Edité par CCSD ; BioMed Central -

International audience. Background: A current critical need remains in the identification of prognostic and predictive markers in early breast cancer. It appears that a distinctive trait of cancer cells is their addiction to hyperactivation of ribosome biogenesis. Thus, ribosome biogenesis might be an innovative source of biomarkers that remains to be evaluated. Methods: Here, fibrillarin (FBL) was used as a surrogate marker of ribosome biogenesis due to its essential role in the early steps of ribosome biogenesis and its association with poor prognosis in breast cancer when overexpressed. Using 3,275 non-metastatic primary breast tumors, we analysed FBL mRNA expression levels and protein nucleolar organisation. Usage of TCGA dataset allowed transcriptomic comparison between the different FBL expression levelsrelated breast tumours. Results: We unexpectedly discovered that in addition to breast tumours expressing high level of FBL, about 10% of the breast tumors express low level of FBL. A correlation between low FBL mRNA level and lack of FBL detection at protein level using immunohistochemistry was observed. Interestingly, multivariate analyses revealed that these low FBL tumors displayed poor outcome compared to current clinical gold standards. Transcriptomic data revealed that FBL expression is proportionally associated with distinct amount of ribosomes, low FBL level being associated with low amount of ribosomes.

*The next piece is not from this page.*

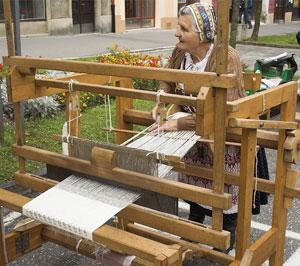 Donna lavora Lino a telaio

Moreover, the molecular programs supported by low and high FBL expressing tumors were distinct. Conclusion: Altogether, we identified FBL as a powerful ribosome biogenesis-related independent marker of breast cancer outcome. Surprisingly we unveil a dual association of the ribosome biogenesis FBL factor with prognosis. These data suggest that hyper-but also hypo-activation of ribosome biogenesis are molecular traits of distinct tumors.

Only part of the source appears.